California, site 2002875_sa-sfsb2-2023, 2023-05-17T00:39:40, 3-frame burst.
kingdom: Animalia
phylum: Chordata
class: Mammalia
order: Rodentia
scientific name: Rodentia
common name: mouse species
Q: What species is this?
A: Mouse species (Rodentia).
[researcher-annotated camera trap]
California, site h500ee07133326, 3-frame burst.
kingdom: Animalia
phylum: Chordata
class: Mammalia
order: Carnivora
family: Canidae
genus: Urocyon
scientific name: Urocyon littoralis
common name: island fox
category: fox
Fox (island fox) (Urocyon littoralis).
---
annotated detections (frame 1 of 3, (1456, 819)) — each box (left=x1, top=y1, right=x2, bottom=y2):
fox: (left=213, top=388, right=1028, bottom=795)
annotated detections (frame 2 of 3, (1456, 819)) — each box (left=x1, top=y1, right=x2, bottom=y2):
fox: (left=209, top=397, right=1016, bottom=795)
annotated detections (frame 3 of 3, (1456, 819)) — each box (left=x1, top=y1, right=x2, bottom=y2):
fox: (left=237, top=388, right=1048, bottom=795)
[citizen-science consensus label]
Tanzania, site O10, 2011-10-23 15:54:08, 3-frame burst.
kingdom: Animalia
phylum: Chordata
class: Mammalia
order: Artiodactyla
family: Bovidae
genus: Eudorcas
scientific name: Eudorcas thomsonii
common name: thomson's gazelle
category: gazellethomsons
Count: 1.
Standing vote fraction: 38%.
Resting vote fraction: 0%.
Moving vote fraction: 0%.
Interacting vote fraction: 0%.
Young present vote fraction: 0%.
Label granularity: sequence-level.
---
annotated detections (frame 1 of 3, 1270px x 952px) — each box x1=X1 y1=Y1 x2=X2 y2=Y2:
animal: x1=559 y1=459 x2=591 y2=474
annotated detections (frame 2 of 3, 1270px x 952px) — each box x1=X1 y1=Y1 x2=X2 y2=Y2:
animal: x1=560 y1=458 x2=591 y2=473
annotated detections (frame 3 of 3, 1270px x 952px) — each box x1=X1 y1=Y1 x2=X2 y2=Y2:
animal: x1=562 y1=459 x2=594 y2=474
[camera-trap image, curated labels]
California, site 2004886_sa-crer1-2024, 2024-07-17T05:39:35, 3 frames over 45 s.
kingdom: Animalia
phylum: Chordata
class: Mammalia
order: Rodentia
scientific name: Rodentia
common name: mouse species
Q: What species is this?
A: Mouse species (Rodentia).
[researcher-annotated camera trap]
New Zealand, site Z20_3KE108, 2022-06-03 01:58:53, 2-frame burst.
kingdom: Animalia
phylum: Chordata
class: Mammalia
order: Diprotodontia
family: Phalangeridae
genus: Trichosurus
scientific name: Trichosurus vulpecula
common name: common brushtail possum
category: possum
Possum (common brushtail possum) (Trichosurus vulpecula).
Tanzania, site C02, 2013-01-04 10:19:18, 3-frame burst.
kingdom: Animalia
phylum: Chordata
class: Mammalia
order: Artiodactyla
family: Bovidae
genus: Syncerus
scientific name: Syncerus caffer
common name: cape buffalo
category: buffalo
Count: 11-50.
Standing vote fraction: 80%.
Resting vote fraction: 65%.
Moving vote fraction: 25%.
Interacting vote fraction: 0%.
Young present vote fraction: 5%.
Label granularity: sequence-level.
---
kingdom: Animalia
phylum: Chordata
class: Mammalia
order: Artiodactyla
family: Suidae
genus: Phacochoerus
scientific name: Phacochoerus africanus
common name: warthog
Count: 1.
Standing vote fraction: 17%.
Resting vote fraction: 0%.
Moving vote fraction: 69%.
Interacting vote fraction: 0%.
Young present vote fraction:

══════════

• [Exercise directions] Transcribe all of the material above so that it matches the source exactly.

• [Exercise result]
California, site 2002875_sa-sfsb2-2023, 2023-05-17T00:39:40, 3-frame burst.
kingdom: Animalia
phylum: Chordata
class: Mammalia
order: Rodentia
scientific name: Rodentia
common name: mouse species
Q: What species is this?
A: Mouse species (Rodentia).
[researcher-annotated camera trap]
California, site h500ee07133326, 3-frame burst.
kingdom: Animalia
phylum: Chordata
class: Mammalia
order: Carnivora
family: Canidae
genus: Urocyon
scientific name: Urocyon littoralis
common name: island fox
category: fox
Fox (island fox) (Urocyon littoralis).
---
annotated detections (frame 1 of 3, (1456, 819)) — each box (left=x1, top=y1, right=x2, bottom=y2):
fox: (left=213, top=388, right=1028, bottom=795)
annotated detections (frame 2 of 3, (1456, 819)) — each box (left=x1, top=y1, right=x2, bottom=y2):
fox: (left=209, top=397, right=1016, bottom=795)
annotated detections (frame 3 of 3, (1456, 819)) — each box (left=x1, top=y1, right=x2, bottom=y2):
fox: (left=237, top=388, right=1048, bottom=795)
[citizen-science consensus label]
Tanzania, site O10, 2011-10-23 15:54:08, 3-frame burst.
kingdom: Animalia
phylum: Chordata
class: Mammalia
order: Artiodactyla
family: Bovidae
genus: Eudorcas
scientific name: Eudorcas thomsonii
common name: thomson's gazelle
category: gazellethomsons
Count: 1.
Standing vote fraction: 38%.
Resting vote fraction: 0%.
Moving vote fraction: 0%.
Interacting vote fraction: 0%.
Young present vote fraction: 0%.
Label granularity: sequence-level.
---
annotated detections (frame 1 of 3, 1270px x 952px) — each box x1=X1 y1=Y1 x2=X2 y2=Y2:
animal: x1=559 y1=459 x2=591 y2=474
annotated detections (frame 2 of 3, 1270px x 952px) — each box x1=X1 y1=Y1 x2=X2 y2=Y2:
animal: x1=560 y1=458 x2=591 y2=473
annotated detections (frame 3 of 3, 1270px x 952px) — each box x1=X1 y1=Y1 x2=X2 y2=Y2:
animal: x1=562 y1=459 x2=594 y2=474
[camera-trap image, curated labels]
California, site 2004886_sa-crer1-2024, 2024-07-17T05:39:35, 3 frames over 45 s.
kingdom: Animalia
phylum: Chordata
class: Mammalia
order: Rodentia
scientific name: Rodentia
common name: mouse species
Q: What species is this?
A: Mouse species (Rodentia).
[researcher-annotated camera trap]
New Zealand, site Z20_3KE108, 2022-06-03 01:58:53, 2-frame burst.
kingdom: Animalia
phylum: Chordata
class: Mammalia
order: Diprotodontia
family: Phalangeridae
genus: Trichosurus
scientific name: Trichosurus vulpecula
common name: common brushtail possum
category: possum
Possum (common brushtail possum) (Trichosurus vulpecula).
Tanzania, site C02, 2013-01-04 10:19:18, 3-frame burst.
kingdom: Animalia
phylum: Chordata
class: Mammalia
order: Artiodactyla
family: Bovidae
genus: Syncerus
scientific name: Syncerus caffer
common name: cape buffalo
category: buffalo
Count: 11-50.
Standing vote fraction: 80%.
Resting vote fraction: 65%.
Moving vote fraction: 25%.
Interacting vote fraction: 0%.
Young present vote fraction: 5%.
Label granularity: sequence-level.
---
kingdom: Animalia
phylum: Chordata
class: Mammalia
order: Artiodactyla
family: Suidae
genus: Phacochoerus
scientific name: Phacochoerus africanus
common name: warthog
Count: 1.
Standing vote fraction: 17%.
Resting vote fraction: 0%.
Moving vote fraction: 69%.
Interacting vote fraction: 0%.
Young present vote fraction:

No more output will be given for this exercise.